→ Objective
Pull out each line of the items below that contains the string "camera", and copy those lines in their original order.

** START OF Supplied records **

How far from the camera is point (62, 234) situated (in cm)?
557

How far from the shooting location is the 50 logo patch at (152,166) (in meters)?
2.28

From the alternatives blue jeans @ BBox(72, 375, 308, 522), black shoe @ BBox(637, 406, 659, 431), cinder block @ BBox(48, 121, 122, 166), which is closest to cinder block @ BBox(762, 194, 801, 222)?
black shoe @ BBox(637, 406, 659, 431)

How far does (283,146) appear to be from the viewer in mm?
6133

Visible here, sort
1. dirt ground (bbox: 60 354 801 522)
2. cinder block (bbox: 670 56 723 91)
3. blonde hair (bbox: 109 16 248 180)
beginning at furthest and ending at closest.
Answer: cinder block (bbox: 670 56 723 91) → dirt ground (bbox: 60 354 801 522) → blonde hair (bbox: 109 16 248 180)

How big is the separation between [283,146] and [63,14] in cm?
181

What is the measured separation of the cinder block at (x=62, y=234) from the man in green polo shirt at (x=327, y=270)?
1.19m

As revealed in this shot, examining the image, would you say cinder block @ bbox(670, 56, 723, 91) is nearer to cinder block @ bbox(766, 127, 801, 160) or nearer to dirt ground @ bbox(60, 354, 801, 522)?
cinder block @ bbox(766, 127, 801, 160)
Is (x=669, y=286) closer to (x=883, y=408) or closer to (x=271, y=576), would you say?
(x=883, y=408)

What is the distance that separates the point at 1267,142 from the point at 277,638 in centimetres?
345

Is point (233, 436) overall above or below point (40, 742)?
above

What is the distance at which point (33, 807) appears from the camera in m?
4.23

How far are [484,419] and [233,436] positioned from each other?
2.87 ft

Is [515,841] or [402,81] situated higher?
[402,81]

** END OF Supplied records **
** START OF Supplied records **

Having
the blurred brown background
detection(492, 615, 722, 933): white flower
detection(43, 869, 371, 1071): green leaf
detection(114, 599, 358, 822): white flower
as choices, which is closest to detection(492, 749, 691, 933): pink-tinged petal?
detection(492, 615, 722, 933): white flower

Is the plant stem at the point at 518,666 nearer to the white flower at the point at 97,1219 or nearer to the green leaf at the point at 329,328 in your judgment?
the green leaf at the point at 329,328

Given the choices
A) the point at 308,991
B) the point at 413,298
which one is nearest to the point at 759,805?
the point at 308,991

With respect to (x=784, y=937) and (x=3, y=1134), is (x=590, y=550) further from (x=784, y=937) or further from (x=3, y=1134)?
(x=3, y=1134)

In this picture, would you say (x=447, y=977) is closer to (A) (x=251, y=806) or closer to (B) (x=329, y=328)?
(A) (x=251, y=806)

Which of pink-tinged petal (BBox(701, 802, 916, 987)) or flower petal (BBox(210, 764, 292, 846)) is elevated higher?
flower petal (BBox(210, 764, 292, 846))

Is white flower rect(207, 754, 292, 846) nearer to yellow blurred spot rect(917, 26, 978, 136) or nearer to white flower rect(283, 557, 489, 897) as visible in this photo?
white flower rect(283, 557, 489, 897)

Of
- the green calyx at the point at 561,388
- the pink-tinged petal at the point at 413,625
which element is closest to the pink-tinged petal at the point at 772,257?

** END OF Supplied records **

→ Problem solution
How far from the camera is point (62, 234) situated (in cm)?
What is the distance at which point (33, 807) appears from the camera in m?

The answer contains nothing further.